● **Required tasks**:
A: Reproduce everything from "I am located" down to "is very limited." in the forum thread about valuing a 2007 Merhow Equistar trailer.
B: In the forum thread about the 2007 Merhow Equistar trailer, which items does the original poster say will be included with the trailer?
C: Go on with the forum thread about the 2007 Merhow Equistar trailer from the point where it stops.

● **Provided passage**:

# 2007 Merhow Equistar worth



## vuurwapen87 (Dec 16, 2018)

Hello all, 

I read the forum rules and did not find anything that would indicate that this post would violate them, but please correct me if I am wrong. 

My father recently passed, and due to still being in the active Military, I was forced to re-home our horse, as his upkeep in my absense would have been too much for my mother. As such, there is much horse related equipment that I also need to re-home. Central to this is a 2007 Merhow Equistar two horse trailer, which I know nothing about. I am including pictures that I have taken, and if any of y'all can indicate what an appropriate market value for this trailer would be, I would be very appreciative. The tack that is pictured would also be included in the sale. 

I am located in the Middle Georgia area, if that helps with current valuation. I can answer any questions that would help provide an accurate estimate. A replacement for the disintegrating skylight over the shower has been purchased, and will be included. Horses were my dad's hobby, so my knowledge on the subject is very limited.


----------



## vuurwapen87 (Dec 16, 2018)

The remaining pictures. Also included is a ~20" Sharp LCD television that is not pictured:


----------



## AnitaAnne (Oct 31, 2010)

I am sorry for your loss. I hope your father's beloved horse is in a good home and not at a dealer. 

As to the value of the trailer, I do not know but you can check some equine sites for comparable values or contact a trailer dealer. I believe there are several in Georgia. 


As for the tack & supplies, you might want to consider donating them in his name to a special needs riding program such as the one at the Deaf & Blind school in Talladega Alabama.

● **Material**:
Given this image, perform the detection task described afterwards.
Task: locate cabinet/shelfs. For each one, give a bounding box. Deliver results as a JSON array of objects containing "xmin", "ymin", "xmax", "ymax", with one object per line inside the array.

● **Task-by-task outputs**:
A:
I am located in the Middle Georgia area, if that helps with current valuation. I can answer any questions that would help provide an accurate estimate. A replacement for the disintegrating skylight over the shower has been purchased, and will be included. Horses were my dad's hobby, so my knowledge on the subject is very limited.

B:
- The tack that is pictured
- A replacement for the disintegrating skylight over the shower
- A ~20" Sharp LCD television

C:
----------



## COWCHICK77 (Jun 21, 2010)

Sorry for your loss...


That is a cool trailer! If it was a 4 horse I'd be interested in it!
Anyhow, as to the value try looking here:
https://horsetrailerworld.com/Search/TrailerSearch.aspx
Put in the specs as if you were looking to buy the trailer you are selling and it may give a ball park range. Even if it isn't the exact trailer, year, #of horses, at least it will give you an idea where to start for an asking price if you are going to private sale.


----------



## Rawhide (Nov 11, 2011)

Sorry for your loss also . Since you asked just my opinion I am no Xpert but I have bought and sold many trailers in my life . MERHOW makes a kick azz trailer IMO . From the pics , year of trailer , gear inside , bed , shower etc IMO that trailers worth between $15 to $ 18 k . Finding the rite buyer can be a waiting process . A dealer is gonna try to low ball you to resell it for good profit . Just my thoughts . Once again very sorry for your loss , been there its a big time hurt .


----------



## vuurwapen87 (Dec 16, 2018)

Thanks to all for the ongoing responses. I definitely appreciate the condolences. Death touches us all, but its stain is the living's to bear. To respond to AnitaAnne, Jake went to a very nice family friend with more land and a small number of horses, with whom Jake has successfully acclimated. I hate to say that he's happier in his new home, but I'd be lying if I didn't. COWCHICK77, thanks for the lead. Rawhide, thanks for the ballpark figure.


----------



## carshon (Apr 7, 2015)

There is also a Facebook group about horse trailers and you can browse similar trailers to get an idea of current value. I will echo the others and say I am sorry for your families loss.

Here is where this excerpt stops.